O presidente do Sindframa  informou que os funcionários se reunirão a partir das 15h de sexta-feira (15) - foto: arquivo EM TEMPO Online

O presidente do Sindframa informou que os funcionários se reunirão a partir das 15h de sexta-feira (15) – foto: arquivo EM TEMPO Online

Após o veto da presidente Dilma Rousseff à emenda da Medida Provisória n° 660/2014 referente à reestruturação do Plano de Cargo, Carreiras e Salários (PCCS), os servidores da Superintendência da Zona Franca de Manaus (Suframa) decidem na tarde desta sexta-feira (15), em assembleia geral, se entrarão em greve.

A informação foi confirmada pelo presidente do Sindicato dos Servidores da Suframa (Sindframa), Anderson Belchior, na manhã desta quinta-feira (14) ao EM TEMPO Online. Ele informou que os funcionários se reunirão a partir das 15h.

O veto presidencial foi publicado na edição de segunda-feira (11) do Diário Oficial da União (DOU).  A categoria, que já conta com apoio da bancada amazonense no Congresso Nacional, agora se articula com outros parlamentares para derrubada do veto.

Conforme Belchior, caso os servidores decidam pela greve os prejuízos vão atingir os setores do comércio e indústria da capital. “Durante a greve realizada no ano passado, os prejuízos por dia foram de R$130 milhões para a indústria e mais de R$300 milhões para o comércio nos Estados do Amazonas, Acre, Rondônia, Roraima e Amapá”, apontou.

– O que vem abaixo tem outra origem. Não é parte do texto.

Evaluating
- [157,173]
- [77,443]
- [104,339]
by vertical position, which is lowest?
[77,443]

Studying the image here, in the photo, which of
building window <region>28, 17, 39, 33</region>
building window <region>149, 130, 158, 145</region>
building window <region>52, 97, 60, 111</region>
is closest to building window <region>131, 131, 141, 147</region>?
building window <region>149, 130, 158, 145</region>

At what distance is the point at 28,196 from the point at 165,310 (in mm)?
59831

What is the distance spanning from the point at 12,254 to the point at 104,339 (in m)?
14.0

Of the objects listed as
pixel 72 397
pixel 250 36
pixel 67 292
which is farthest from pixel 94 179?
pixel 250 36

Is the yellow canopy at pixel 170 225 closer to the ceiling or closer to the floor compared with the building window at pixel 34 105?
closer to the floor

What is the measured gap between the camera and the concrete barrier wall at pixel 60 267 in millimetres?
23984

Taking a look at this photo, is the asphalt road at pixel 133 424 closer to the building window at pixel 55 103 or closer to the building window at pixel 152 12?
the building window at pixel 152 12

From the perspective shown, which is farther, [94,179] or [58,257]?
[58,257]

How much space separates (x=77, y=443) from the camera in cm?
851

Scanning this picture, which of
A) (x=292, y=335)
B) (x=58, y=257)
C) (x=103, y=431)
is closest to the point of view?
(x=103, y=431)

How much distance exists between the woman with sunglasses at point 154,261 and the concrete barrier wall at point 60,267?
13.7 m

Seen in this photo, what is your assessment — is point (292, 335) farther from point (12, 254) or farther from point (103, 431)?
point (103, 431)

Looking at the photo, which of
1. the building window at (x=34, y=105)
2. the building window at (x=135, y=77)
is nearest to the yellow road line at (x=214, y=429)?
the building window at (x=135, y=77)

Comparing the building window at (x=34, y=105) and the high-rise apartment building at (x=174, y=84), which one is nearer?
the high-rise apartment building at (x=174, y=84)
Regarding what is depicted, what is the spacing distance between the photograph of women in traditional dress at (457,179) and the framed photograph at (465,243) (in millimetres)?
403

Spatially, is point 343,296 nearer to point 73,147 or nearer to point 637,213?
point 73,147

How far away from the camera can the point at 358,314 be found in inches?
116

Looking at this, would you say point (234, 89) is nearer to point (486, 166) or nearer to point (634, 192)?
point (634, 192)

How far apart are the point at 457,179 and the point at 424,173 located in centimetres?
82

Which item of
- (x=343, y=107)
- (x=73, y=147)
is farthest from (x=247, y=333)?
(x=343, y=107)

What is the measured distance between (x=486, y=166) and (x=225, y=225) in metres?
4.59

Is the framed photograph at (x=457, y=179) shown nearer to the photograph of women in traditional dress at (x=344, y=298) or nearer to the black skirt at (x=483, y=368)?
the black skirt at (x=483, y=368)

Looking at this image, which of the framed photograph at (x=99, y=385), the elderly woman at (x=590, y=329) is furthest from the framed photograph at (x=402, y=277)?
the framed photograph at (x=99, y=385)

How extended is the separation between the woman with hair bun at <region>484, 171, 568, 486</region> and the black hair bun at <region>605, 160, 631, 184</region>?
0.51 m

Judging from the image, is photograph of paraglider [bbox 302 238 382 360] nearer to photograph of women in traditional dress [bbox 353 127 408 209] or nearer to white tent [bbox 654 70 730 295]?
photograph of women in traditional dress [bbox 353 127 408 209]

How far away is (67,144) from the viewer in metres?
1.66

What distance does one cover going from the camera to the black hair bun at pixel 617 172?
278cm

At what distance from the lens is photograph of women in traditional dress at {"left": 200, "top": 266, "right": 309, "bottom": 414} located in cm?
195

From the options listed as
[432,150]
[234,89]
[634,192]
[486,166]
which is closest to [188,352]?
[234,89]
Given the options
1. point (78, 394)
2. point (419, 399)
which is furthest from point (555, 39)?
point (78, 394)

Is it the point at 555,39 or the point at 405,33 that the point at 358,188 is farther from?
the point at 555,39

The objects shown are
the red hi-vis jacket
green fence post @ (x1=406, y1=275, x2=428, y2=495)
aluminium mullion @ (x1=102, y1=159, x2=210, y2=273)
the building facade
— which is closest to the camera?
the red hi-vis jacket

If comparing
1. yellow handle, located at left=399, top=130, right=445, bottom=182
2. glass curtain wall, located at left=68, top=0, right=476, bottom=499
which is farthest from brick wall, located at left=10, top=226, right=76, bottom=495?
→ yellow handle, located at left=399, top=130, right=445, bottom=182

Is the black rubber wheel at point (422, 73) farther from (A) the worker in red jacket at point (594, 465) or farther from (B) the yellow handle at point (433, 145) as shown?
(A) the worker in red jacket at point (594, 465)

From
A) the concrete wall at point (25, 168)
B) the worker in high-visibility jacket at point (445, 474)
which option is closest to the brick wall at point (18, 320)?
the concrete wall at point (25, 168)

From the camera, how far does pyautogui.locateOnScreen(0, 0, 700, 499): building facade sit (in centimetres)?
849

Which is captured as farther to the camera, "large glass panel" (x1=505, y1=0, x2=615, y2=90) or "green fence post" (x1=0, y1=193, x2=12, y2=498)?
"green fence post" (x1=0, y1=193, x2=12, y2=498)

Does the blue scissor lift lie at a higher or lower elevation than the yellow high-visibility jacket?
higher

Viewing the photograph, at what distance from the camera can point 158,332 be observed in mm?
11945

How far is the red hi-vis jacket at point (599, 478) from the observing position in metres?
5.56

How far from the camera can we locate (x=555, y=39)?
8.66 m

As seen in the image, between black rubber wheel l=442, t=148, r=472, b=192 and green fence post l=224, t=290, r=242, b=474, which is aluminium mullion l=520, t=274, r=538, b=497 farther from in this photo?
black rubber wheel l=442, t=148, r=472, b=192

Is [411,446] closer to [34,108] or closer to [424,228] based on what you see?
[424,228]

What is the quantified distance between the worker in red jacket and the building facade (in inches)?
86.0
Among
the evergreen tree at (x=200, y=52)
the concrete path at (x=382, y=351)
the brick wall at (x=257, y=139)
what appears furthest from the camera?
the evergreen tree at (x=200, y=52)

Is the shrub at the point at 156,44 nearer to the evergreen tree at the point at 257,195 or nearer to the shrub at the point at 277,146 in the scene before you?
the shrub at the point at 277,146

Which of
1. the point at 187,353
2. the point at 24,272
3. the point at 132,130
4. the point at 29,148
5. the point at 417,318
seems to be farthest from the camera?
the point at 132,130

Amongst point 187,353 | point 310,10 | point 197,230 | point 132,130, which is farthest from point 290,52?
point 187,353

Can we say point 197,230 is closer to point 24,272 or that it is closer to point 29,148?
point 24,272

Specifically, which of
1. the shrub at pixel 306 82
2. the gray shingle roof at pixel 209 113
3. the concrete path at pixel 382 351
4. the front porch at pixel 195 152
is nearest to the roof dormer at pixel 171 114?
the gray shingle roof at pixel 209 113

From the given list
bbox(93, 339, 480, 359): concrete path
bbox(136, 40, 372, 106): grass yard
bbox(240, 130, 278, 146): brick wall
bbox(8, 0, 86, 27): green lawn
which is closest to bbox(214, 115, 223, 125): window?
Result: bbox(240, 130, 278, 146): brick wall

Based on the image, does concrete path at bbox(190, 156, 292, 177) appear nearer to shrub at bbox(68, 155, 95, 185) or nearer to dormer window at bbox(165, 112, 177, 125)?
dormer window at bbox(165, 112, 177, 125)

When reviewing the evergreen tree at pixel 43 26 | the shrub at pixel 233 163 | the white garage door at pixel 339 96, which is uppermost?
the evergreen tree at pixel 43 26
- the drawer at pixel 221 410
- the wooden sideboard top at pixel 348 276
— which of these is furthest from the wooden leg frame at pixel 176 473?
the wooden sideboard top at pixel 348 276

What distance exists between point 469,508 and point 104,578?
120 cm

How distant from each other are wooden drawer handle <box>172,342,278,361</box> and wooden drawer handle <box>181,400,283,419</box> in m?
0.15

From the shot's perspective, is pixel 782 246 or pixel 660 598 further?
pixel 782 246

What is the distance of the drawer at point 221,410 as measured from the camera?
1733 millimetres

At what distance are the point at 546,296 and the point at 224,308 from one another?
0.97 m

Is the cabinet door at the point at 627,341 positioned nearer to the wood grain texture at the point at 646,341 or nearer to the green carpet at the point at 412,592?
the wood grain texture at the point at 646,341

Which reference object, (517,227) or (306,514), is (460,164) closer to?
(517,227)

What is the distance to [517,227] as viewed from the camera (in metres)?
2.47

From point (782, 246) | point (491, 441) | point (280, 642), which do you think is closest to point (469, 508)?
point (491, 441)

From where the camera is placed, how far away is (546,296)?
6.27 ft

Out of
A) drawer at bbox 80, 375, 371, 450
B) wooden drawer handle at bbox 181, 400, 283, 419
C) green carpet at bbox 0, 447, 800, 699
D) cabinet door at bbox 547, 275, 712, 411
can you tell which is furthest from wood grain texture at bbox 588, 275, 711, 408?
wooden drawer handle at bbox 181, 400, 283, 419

Para o presidente da Câmara de Dirigentes Lojistas de Manaus, Ralph Assayag, os impactos no comércio devem começar logo nos primeiros 15 dias da greve, quando alguns produtos começarem a entrar em escassez e, consequentemente, o aumento dos preços for repassado ao consumidor, principalmente nos itens perecíveis. “O comércio já está pressionado pela crise e a greve só tende a agravar a situação”, ressaltou.

Embora entenda a necessidade dos funcionários da Suframa de reivindicarem melhores condições de trabalho e salários, o representante da classe lojista salienta que os servidores poderiam adotar outras formas de pressionar o governo, uma vez que, com o decorrer dos anos, as paralisações não têm surtido o efeito esperado.

“Os servidores deveriam adotar outro método para reivindicarem os seus direitos, pois já fizeram esse tipo de reivindicação e não tiveram resultado. Essa grave acaba prejudicando a população”, avaliou Assayag.

O presidente do Centro das Indústrias do Estado do Amazonas (Cieam), Wilson Périco, afirmou que apóia qualquer decisão dos servidores da autarquia. “A greve vai parar todas as atividades tanto da indústria quanto do comércio. Porém, com essa demonstração de descaso com a Suframa pelo governo federal, eu apoio qualquer decisão e acredito que a greve seja sim uma forma de pressionar a derrubada do veto”, concluiu.